(STATED PROBLEM): Pick out every line in the entries below that contains the string "instances" and copy each one in full. Matching is case-sensitive.

Stored dataset items
★ ★ ★
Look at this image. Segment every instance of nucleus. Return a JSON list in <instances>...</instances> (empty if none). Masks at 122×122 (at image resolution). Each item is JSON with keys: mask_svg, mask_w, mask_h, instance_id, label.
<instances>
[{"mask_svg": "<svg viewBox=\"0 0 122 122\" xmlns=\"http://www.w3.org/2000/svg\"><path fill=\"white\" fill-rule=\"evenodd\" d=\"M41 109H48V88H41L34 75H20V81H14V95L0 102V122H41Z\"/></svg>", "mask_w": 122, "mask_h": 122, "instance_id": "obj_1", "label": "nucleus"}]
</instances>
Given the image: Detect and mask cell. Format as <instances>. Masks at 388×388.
★ ★ ★
(RESPONSE):
Look at this image. Segment every instance of nucleus. Return a JSON list in <instances>...</instances> (empty if none). Masks at 122×122 (at image resolution). Each item is JSON with keys: mask_svg, mask_w, mask_h, instance_id, label.
<instances>
</instances>
Given the image: Detect and mask cell. Format as <instances>. Masks at 388×388.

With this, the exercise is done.